**課題 1:**
尻別川についての文章のうち、「羊蹄山周辺は、いくつもの湧水」から「汚しているのかもしれません。」までの範囲（両端を含む）を、「下水処理設備」を「排水処理施設」に改めたうえで書き直してください。
**課題 2:**
次の記述(a)～(c)がそれぞれ尻別川についての文章の内容と合致するかを、はいまたはいいえで答えてください。判断の根拠となる文章中の語句も、そのまま引用してください。
(a) 尻別川は道南でいちばん長い川である。
(b) 上流の水も汚れていた。
(c) 尻別川の調査は3か所で行われた。
**課題 3:**
尻別川についての文章を、最後の文の後から書き継いでください。

**抽出テキスト:**
((
2003年7月31日木曜日

4_34 尻別川:夏の道南2

 今回の道南の旅のいちばんの目的は、尻別川の調査でした。周辺には湧水で有名な羊蹄山もあり、きれいな川を期待していました。さてさて、その結果はどうだったでしょうか。


 尻別川は、126kmしかない短い一級河川です。道南ではいちばん長い川ですし、流域にはニセコ連山や羊蹄山、さらに上流には洞爺、徳瞬瞥、無意根などの火山が連なっています。そこは、峨々としてた深い山並みとなっています。蹄山には、多くの湧水あることで有名です。京極町では水を商品として、売っています。もちろん、湧水は地下から湧いているので、冷たく綺麗なのですが、それが川に流れ込むと、川もきれいなはずです。
 今回の道南行では、尻別川は、河口、下流、中流、上流の4ヶ所の川辺で調査しました。
 上流の水はきれいでした。川原には、バッタや川原の草花、そして釣りをする人の姿もありました。ところが、上流以外は、川の水が汚いのです。川原の石が、コケではなく、水垢のような汚れで、ぬるぬるしています。乾いた石は真っ白な汚れがついていて、石の模様もよく見えなくなっています。とっても泳げるような水ではありませんでした。
 うちの子供たちも足だけはつかっていましたが、全身ぬらして水遊びをするような気も起きませんでした。石を集めて調査はしたのですが。下流と中流、特に下流の石はぬるぬるして、あまり気持ちがよくありませんでした。調べる時には、よくタワシで洗わなければなりません。尻別川の中流には、ラフティングをするようなところもあるようなのですが、私は、この川の水につかる気がしませんでした。その周辺のとった石も綺麗ではありませんでした。
 羊蹄山周辺は、いくつもの湧水があり、京極町では名水100選にも選ばれています。湧水がひとつの観光となり、かたやその観光の影響で川が汚れるとなると、なんとなく納得がいかないものを感じました。同じ川が、中流、下流になると、周りの景色は、緑あふれる山や田園風景なのに、川の水だけがこのように汚れているのは、川がちょっとかわいそうな気がしました。
 汚れている理由は、定かでないのですが、下水処理設備がなく、家庭用排水がそのまま川に流されているのではないかと思われます。日本で下水処理をしている地域は、人口密集地の一部でしょう。農村地域では、生活廃水は、浄化槽を経て、川に流れ込むのでしょう。これは、田舎では当たり前のことでしょう。
 ただ、尻別川の流域には、ニセコ、羊蹄山、ルスツなどがあり、スキーと温泉、遊園地などの観光地も多いため、関連施設が多いようです。このよな観光に力をいえているせいで、もしかすると川を、より汚しているのかもしれません。
 尻別川が特別汚いのではなく、たぶん、このような川は、日本では、ごく普通にみられる川、ごくありふれた川なのではないでしょうか。四万十川を春に見て、尻別川にも同じようなイメージを抱いて出向いたおかげで、このような気分になったにすぎません。私も通りすがりのものですから、根拠もなく、批判めいたことをいうのはよくないと思います。
))
**データ抜粋:**
((
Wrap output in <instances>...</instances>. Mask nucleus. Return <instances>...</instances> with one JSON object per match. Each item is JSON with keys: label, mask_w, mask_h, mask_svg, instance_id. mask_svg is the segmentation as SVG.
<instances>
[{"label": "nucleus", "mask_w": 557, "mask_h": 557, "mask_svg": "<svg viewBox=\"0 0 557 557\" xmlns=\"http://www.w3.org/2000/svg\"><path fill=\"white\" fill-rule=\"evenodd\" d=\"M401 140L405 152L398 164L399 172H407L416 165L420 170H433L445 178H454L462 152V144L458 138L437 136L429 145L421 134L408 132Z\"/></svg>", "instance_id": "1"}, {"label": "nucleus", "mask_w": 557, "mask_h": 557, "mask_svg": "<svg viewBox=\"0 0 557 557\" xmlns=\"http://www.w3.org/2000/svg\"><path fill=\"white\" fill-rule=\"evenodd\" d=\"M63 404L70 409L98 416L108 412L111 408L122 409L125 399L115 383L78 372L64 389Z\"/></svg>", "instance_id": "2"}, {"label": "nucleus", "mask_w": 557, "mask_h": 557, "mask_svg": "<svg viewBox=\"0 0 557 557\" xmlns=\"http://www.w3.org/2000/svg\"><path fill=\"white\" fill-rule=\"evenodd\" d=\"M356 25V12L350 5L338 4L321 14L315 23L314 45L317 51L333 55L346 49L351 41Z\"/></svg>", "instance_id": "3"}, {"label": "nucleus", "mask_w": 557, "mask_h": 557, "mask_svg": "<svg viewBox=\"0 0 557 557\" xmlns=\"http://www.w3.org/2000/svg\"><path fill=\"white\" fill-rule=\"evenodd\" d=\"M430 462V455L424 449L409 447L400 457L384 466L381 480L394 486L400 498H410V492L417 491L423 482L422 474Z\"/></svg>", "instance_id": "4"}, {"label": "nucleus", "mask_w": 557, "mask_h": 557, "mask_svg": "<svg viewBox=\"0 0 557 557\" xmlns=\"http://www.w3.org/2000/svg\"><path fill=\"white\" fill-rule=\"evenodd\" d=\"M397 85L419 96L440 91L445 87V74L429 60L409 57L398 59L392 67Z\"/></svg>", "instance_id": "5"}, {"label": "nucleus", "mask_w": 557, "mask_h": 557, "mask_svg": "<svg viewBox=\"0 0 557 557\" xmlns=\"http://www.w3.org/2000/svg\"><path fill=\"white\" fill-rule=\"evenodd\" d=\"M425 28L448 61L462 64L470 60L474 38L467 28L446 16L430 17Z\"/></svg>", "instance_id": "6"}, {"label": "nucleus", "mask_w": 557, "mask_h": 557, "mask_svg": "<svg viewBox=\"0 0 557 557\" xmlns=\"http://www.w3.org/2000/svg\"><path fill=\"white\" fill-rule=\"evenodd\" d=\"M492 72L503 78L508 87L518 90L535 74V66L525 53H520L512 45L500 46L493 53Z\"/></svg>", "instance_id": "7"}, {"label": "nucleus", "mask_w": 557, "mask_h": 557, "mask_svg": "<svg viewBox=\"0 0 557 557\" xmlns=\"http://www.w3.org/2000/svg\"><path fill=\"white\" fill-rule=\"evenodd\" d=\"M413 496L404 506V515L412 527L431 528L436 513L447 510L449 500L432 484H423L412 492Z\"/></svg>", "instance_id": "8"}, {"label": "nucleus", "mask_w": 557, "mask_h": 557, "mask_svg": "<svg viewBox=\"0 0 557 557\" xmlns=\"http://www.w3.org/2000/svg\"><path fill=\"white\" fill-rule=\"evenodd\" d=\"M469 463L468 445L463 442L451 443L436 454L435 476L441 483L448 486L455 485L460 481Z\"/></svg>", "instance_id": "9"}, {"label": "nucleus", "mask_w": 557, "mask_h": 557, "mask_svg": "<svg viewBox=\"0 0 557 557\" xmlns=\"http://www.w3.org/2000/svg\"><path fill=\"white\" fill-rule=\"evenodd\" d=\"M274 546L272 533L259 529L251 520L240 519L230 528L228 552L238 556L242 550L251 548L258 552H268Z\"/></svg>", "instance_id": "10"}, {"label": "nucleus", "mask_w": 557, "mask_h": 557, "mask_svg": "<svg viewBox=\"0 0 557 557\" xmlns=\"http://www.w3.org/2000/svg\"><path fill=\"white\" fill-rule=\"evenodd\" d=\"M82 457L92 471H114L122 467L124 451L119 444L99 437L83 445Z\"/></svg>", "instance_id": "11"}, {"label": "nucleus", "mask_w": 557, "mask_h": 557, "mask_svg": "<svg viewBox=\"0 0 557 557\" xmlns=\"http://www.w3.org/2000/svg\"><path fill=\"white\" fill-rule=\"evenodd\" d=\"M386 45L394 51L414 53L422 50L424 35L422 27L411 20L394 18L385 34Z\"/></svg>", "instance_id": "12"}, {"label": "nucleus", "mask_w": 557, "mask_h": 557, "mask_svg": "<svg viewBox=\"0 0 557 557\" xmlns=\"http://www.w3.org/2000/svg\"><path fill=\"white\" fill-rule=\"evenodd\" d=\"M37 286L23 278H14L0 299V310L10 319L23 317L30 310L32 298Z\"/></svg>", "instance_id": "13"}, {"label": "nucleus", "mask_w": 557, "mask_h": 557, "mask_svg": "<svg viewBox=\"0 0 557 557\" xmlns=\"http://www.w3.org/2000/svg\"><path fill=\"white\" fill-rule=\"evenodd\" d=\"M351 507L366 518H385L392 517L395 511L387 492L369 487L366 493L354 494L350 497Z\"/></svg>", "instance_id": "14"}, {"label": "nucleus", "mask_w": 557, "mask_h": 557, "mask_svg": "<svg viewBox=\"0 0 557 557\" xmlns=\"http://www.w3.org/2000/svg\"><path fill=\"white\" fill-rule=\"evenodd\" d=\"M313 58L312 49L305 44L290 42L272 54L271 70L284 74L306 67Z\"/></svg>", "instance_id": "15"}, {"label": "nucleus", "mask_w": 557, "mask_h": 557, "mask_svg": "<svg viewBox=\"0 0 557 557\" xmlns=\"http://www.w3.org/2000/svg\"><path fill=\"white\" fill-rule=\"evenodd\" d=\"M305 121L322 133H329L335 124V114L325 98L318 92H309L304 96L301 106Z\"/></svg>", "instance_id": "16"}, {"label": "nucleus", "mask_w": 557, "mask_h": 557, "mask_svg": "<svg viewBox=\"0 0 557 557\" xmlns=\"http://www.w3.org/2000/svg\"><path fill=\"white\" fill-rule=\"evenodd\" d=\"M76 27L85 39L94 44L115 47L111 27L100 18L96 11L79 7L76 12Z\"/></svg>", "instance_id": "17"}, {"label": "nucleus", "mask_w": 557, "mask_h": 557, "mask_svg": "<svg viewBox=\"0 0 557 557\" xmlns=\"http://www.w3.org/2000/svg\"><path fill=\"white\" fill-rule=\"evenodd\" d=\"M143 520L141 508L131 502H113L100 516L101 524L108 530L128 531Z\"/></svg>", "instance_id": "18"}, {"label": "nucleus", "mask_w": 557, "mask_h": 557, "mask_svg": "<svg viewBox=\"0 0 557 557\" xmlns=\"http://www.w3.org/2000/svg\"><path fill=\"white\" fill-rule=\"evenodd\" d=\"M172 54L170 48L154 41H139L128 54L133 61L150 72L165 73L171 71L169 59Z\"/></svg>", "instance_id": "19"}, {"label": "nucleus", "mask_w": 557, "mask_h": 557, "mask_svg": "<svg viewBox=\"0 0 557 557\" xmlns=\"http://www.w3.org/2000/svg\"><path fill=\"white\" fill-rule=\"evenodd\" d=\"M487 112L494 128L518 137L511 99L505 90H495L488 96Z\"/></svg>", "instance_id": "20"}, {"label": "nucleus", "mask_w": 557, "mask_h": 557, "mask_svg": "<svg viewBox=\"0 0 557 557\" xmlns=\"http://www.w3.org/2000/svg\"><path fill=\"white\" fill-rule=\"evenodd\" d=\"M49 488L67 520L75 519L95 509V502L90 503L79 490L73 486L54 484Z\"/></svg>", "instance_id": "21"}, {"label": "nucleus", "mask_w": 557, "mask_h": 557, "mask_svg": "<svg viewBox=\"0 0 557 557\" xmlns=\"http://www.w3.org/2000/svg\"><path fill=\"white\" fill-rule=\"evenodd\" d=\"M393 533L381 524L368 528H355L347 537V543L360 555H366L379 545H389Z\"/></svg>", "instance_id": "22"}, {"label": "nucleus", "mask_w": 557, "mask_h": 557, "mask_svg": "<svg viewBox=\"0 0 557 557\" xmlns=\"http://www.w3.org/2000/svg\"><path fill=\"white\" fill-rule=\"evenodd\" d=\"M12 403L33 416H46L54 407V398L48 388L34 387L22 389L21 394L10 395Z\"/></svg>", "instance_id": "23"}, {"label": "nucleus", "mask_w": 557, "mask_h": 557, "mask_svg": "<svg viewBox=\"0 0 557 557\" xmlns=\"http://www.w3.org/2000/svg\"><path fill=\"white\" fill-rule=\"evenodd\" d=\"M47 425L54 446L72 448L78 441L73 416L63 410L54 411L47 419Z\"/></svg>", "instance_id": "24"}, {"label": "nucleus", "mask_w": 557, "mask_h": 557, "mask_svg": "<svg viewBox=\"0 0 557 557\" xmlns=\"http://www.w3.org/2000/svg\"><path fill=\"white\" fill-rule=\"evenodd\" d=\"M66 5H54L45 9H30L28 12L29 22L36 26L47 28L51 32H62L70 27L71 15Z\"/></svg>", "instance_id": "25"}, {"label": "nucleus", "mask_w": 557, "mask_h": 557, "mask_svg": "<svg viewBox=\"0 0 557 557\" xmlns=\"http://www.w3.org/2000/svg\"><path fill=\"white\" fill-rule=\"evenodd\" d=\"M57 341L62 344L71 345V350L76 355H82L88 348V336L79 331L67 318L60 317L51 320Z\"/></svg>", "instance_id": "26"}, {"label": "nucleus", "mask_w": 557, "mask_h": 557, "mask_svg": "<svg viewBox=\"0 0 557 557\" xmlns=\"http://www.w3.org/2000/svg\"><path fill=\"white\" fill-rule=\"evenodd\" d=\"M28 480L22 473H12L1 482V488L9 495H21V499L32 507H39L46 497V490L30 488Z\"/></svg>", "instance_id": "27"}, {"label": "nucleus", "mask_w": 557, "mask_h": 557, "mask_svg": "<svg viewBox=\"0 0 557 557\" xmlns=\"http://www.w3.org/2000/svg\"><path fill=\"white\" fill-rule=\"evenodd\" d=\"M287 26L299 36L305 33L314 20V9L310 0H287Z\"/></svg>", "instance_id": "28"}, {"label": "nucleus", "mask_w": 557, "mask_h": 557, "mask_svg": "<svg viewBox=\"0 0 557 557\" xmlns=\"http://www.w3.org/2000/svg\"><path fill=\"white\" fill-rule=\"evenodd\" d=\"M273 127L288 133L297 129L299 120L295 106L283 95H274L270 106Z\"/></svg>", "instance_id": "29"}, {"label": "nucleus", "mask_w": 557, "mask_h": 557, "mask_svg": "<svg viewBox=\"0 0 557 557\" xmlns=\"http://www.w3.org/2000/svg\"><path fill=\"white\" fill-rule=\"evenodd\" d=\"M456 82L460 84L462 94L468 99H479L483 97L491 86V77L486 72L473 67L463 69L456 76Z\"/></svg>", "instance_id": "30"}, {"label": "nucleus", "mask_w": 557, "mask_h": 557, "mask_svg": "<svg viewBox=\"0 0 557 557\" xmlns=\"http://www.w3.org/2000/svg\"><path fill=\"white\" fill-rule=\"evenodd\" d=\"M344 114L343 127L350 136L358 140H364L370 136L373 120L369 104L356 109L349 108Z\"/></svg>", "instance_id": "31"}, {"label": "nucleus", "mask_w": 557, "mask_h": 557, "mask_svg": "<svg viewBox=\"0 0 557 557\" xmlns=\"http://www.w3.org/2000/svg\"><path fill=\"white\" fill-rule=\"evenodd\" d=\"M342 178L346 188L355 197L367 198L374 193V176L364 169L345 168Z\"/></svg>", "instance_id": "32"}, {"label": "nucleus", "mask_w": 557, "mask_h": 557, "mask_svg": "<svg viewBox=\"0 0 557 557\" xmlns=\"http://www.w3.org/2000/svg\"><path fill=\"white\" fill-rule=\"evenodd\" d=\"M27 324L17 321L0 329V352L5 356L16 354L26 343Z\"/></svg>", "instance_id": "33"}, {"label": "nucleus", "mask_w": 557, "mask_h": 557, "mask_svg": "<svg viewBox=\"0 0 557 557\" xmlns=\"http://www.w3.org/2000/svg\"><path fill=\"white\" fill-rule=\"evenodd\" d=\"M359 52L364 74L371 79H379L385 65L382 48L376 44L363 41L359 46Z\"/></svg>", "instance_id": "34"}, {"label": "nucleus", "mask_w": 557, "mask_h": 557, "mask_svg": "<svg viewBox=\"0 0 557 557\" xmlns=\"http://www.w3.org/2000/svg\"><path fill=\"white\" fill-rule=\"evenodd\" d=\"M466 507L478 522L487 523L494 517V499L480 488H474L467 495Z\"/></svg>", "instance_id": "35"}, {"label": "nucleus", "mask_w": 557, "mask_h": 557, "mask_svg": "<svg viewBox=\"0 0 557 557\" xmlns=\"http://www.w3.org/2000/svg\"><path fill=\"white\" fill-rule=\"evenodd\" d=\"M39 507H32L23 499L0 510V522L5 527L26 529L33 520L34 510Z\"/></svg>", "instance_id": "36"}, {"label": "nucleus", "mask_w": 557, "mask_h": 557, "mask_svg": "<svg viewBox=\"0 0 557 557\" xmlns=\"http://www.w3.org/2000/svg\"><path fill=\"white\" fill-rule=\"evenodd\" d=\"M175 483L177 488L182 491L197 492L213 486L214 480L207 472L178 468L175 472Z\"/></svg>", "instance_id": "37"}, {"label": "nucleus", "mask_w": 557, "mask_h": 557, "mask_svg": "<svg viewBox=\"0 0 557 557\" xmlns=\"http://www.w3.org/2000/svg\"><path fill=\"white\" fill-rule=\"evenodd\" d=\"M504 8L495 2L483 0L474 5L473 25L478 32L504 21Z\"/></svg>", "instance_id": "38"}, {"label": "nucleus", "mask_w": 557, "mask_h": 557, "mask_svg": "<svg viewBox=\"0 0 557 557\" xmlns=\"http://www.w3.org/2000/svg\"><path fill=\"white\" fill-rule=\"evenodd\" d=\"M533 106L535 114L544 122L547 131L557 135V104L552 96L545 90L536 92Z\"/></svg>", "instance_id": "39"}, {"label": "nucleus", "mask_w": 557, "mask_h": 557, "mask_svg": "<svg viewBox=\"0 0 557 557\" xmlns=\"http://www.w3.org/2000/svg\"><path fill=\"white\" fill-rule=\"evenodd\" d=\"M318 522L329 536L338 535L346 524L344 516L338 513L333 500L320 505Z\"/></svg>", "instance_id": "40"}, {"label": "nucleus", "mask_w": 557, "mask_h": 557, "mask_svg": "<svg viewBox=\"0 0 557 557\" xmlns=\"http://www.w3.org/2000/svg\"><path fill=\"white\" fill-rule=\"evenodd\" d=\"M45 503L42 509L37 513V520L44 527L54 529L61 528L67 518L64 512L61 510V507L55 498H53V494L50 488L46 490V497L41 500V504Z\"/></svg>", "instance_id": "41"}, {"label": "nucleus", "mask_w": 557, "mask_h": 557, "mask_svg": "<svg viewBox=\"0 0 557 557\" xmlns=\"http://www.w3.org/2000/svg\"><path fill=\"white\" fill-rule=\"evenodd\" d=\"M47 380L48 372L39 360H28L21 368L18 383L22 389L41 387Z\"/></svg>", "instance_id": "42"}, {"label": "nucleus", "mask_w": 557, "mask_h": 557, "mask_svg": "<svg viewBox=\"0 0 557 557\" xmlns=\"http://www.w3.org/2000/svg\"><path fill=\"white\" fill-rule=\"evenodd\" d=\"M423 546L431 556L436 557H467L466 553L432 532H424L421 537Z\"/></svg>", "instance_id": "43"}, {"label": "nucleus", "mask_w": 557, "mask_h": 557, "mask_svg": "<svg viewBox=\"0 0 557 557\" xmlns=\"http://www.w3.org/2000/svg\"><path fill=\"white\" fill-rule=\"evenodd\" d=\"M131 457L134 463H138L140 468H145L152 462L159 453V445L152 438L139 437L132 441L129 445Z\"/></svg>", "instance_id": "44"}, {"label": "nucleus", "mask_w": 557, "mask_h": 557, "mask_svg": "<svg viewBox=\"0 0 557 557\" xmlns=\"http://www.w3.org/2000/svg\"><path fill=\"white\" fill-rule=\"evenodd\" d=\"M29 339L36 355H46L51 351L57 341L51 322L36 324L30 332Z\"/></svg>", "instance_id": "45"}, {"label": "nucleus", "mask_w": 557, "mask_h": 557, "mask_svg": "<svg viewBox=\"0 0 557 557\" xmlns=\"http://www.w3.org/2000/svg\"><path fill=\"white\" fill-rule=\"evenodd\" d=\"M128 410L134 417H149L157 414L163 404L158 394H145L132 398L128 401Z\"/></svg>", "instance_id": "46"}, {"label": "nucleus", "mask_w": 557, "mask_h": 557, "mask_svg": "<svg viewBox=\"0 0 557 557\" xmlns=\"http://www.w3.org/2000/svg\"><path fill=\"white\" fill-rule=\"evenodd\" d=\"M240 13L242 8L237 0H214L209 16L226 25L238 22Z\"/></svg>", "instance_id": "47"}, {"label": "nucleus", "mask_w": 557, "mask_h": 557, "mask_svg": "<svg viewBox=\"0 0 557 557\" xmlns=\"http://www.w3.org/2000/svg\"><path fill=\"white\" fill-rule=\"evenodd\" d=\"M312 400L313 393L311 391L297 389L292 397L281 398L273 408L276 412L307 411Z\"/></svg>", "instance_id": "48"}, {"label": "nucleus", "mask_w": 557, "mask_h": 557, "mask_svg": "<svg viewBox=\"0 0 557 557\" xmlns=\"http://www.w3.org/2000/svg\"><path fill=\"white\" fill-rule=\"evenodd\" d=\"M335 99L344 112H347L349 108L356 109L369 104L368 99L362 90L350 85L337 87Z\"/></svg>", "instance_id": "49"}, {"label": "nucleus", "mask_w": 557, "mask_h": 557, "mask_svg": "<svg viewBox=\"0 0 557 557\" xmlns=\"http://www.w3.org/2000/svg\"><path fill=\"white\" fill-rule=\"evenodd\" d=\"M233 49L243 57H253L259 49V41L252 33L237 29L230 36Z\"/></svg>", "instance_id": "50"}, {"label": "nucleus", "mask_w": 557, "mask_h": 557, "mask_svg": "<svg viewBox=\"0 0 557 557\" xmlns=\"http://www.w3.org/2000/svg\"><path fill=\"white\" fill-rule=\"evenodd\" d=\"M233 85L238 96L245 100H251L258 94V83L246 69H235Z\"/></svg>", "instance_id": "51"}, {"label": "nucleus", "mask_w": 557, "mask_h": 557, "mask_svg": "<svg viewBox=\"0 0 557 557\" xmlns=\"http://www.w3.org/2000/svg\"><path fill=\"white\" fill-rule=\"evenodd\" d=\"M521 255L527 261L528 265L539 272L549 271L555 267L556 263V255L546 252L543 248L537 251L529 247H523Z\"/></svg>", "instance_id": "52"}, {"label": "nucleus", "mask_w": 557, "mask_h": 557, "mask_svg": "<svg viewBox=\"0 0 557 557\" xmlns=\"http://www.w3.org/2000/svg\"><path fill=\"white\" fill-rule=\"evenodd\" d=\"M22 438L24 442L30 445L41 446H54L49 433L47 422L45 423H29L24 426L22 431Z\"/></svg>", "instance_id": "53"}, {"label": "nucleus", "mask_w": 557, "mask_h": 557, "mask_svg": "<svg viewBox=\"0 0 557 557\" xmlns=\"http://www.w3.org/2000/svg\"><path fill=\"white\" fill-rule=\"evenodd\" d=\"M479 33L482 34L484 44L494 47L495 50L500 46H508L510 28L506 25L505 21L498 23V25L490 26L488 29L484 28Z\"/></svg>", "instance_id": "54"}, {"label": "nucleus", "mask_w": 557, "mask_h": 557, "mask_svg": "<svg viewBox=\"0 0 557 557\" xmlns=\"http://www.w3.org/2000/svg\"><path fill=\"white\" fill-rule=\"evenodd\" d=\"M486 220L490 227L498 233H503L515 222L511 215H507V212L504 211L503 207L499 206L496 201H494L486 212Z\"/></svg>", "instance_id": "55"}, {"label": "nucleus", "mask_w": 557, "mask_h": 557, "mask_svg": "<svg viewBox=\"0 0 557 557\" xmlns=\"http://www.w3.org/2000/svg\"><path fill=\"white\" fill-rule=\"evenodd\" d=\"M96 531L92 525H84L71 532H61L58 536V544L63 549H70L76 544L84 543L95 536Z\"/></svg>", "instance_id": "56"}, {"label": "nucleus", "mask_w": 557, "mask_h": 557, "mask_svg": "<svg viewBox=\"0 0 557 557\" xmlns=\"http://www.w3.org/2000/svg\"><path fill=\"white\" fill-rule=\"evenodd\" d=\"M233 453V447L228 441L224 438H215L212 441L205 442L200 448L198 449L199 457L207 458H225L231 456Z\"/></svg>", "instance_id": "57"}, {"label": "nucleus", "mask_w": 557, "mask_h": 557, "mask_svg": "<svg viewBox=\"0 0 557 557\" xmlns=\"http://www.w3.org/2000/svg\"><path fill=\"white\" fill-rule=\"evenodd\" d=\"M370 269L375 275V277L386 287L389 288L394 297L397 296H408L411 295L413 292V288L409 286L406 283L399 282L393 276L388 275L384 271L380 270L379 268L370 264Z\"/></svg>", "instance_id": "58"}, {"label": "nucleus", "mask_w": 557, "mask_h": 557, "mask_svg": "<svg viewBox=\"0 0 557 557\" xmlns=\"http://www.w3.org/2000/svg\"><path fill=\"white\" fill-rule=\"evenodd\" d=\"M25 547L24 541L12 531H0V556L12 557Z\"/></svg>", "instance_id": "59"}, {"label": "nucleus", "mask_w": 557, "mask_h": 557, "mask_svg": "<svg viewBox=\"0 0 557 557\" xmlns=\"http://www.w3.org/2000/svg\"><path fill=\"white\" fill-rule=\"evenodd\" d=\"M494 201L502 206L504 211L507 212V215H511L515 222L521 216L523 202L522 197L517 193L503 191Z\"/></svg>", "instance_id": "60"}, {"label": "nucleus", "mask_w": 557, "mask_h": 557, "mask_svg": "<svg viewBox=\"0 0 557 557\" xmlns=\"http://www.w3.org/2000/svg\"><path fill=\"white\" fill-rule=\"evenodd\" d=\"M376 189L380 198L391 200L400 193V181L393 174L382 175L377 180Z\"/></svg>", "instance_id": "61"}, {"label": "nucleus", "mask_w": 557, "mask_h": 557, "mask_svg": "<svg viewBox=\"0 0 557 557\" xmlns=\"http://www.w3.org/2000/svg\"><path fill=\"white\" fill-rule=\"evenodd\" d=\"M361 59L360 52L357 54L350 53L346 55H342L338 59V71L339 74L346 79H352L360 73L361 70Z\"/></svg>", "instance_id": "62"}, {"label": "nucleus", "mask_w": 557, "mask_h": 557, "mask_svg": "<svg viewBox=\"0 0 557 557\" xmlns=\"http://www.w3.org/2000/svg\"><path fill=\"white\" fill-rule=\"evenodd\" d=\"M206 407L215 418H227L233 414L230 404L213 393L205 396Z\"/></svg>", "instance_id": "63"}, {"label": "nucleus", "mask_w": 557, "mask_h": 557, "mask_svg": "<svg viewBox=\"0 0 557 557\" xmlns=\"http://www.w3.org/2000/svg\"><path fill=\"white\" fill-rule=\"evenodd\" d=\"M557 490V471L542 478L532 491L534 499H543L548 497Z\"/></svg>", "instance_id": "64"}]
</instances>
))
**最終回答 1:**
羊蹄山周辺は、いくつもの湧水があり、京極町では名水100選にも選ばれています。湧水がひとつの観光となり、かたやその観光の影響で川が汚れるとなると、なんとなく納得がいかないものを感じました。同じ川が、中流、下流になると、周りの景色は、緑あふれる山や田園風景なのに、川の水だけがこのように汚れているのは、川がちょっとかわいそうな気がしました。
 汚れている理由は、定かでないのですが、排水処理施設がなく、家庭用排水がそのまま川に流されているのではないかと思われます。日本で下水処理をしている地域は、人口密集地の一部でしょう。農村地域では、生活廃水は、浄化槽を経て、川に流れ込むのでしょう。これは、田舎では当たり前のことでしょう。
 ただ、尻別川の流域には、ニセコ、羊蹄山、ルスツなどがあり、スキーと温泉、遊園地などの観光地も多いため、関連施設が多いようです。このよな観光に力をいえているせいで、もしかすると川を、より汚しているのかもしれません。

**最終回答 2:**
(a) はい：「道南ではいちばん長い川ですし」
(b) いいえ：「上流の水はきれいでした。」
(c) いいえ：「河口、下流、中流、上流の4ヶ所の川辺で調査しました。」

**最終回答 3:**
 水は、人間にだけでなく、生物に不可欠のものです。そんな人間の生活とは切っても切れない水の最終到達地が、川なのです。だから、川を見たらその地の暮らしぶり、あるいは、生活基盤が何によっているかが、ある程度想像つくのかもしれません。尻別川流域は、農業と観光なのでしょうか。

・湧水・
この年の夏は、例年になく、涼しいのですが、
羊蹄山の周辺にいるときは、天気もよく暑い日になりました。
子供たちは、汗だくで走り回っていました。
そして、湧水があるたびに、
ペットボトルに冷たい水を汲んでは、飲んでいました。
もちろん大人も飲んでいました。
いつも旅行に出かけると、飲み物をコンビで買うのですが、
羊蹄山の周辺を巡っているときは、
飲み物を買う必要がありませんでした。

・野菜の季節・
羊蹄山周辺は、農産物の産地でもあります。
ジャガイモ、キャベツ、アスパラガス、トウモロコシ、かぼちゃ。
私が行ったときには、ジャガイモの淡い紫を帯びた白い花が
あちこちで見かけられました。
イチゴとサクランボのもぎ取りもありました。
海沿いの雷電温泉に、2泊目は宿泊したのですが、
ここは雷電スイカで有名です。
これから北海道は、野菜や果物がおいしい季節です。
毎日、露地ものの野菜がいろいろ食べられます。
楽しみな季節です。

・夏が忙しい・
調査には行きたし、でも、時間がない。
仕事があると、自由に時間を使って調査ができません。
夏は北海道、海外にもいきます。
学会もあり、他の共同研究にも参加しなければなりません。
ゼミの夏合宿、採点、成績など夏休み中の公務もあります。
ですから、夏休みが、私にはいちばん忙しい時となります。
こんな忙しさの合間を縫って、
調査するからその味わいも深くなるのかもしれません。

2003年7月24日木曜日

4_33 利別川:夏の道南1

 昨年(2002年)12月に訪れた道南地方に再度でかけました。昨年暮れの調査は雪のために、十分できなかったからです。当たり前のことですが、北海道の冬は雪があって地質調査はできないのです。でも、少しくらいはという期待のもとに出かけたのですが、惨敗でした。今は夏です。去年の雪辱を果たすためにいきました。


 瀬棚郡今金町(いまがねちょう)美利河(ぴりか)というところにある温泉宿泊施設に泊まりました。昨年来た時も、ここに泊まりました。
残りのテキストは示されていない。